Awesome birds, love to watch them hunt.


----------



## DarkShadow (Apr 13, 2021)

I have been trying for years to get one on the dive for the fish but it's always too far off when i see it happen. Even when I was shooting with 600mm of reach on a crop body, It was  too far away.


----------



## PJM (Apr 13, 2021)

Nice shot.  I like the lighting on him, looks like the golden hour.  And did you make the perch  for him?


----------



## jeffashman (Apr 13, 2021)

Very nice! There is one here, but it always seems to be just out of range.


Sent from my iPhone using Tapatalk


----------



## Kedarnag138 (Apr 13, 2021)

Lovely shot!


----------



## DarkShadow (Apr 13, 2021)

PJM said:


> Nice shot.  I like the lighting on him, looks like the golden hour.  And did you make the perch  for him?


 Thanks and yes to golden hr no to making the perch.


----------



## DarkShadow (Apr 13, 2021)

jeffashman said:


> Very nice! There is one here, but it always seems to be just out of range.
> Thanks
> 
> Sent from my iPhone using Tapatalk





Kedarnag138 said:


> Lovely shot!


Thanks


----------



## nokk (Apr 13, 2021)

excellent photo!  i love that you caught him at eye level.  he's being a typical osprey and refusing to cooperate.  though in my case it usually means flying away while screaming bloody murder.


----------



## DarkShadow (Apr 13, 2021)

Thanks. I had to walk out in some salt marsh but early in the spring the ground was still hard enough not to sink, plus I had some higher ground than standing on the beach itself.My car payed the price for it, the mud I tracked on carpeted mats was not pretty but worth it.


----------



## nokk (Apr 13, 2021)

DarkShadow said:


> Thanks.
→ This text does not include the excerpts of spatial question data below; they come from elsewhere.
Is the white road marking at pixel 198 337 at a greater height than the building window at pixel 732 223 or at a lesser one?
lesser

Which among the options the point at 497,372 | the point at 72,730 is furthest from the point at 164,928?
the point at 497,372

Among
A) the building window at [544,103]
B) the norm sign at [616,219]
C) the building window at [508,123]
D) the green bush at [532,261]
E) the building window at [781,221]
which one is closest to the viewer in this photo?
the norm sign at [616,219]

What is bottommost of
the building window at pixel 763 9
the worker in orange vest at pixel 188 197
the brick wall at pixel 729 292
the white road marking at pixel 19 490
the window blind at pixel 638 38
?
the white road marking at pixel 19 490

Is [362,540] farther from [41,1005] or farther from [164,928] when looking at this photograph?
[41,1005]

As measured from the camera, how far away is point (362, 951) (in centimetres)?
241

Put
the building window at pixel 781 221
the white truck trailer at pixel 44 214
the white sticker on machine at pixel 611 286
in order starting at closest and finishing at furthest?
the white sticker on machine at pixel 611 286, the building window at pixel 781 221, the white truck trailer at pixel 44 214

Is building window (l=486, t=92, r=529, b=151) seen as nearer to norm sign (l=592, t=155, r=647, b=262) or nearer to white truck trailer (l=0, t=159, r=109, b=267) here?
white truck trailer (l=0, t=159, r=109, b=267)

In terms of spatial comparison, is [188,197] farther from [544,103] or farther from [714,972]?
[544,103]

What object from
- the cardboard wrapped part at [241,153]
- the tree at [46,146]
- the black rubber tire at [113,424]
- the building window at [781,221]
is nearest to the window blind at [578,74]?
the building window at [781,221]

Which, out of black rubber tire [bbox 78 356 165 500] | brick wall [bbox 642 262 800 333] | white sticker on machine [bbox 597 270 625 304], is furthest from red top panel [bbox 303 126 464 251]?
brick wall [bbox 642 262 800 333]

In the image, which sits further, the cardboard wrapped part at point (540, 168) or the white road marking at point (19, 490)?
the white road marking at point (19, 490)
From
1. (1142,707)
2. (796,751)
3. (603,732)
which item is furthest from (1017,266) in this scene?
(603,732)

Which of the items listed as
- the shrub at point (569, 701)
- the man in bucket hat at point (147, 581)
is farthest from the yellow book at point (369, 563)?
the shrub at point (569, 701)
I had to walk out in some salt marsh but early in the spring the ground was still hard enough not to sink, plus I had some higher ground than standing on the beach itself.My car payed the price for it, the mud I tracked on carpeted mats was not pretty but worth it.



last time i bought a car i made sure it had rubber mats for this reason.  it's not hard to find after market rubber mats, too, if this is going to become a habit for you like it did for me.


----------



## DarkShadow (Apr 13, 2021)

Yeah I have the rubber matts now, just rinse of water like new again.


----------



## NancyMoranG (Apr 13, 2021)

Did you see a nest anywhere? Should be gathering nest materials?
Nice lighting and capture.


----------



## Susan Will (Apr 13, 2021)

Beautiful bird!


----------



## DarkShadow (Apr 13, 2021)

NancyMoranG said:


> Did you see a nest anywhere? Should be gathering nest materials?
> Nice lighting and capture.


We have nest all over the place. CT has no shortage of Osprey or nest. Thanks


----------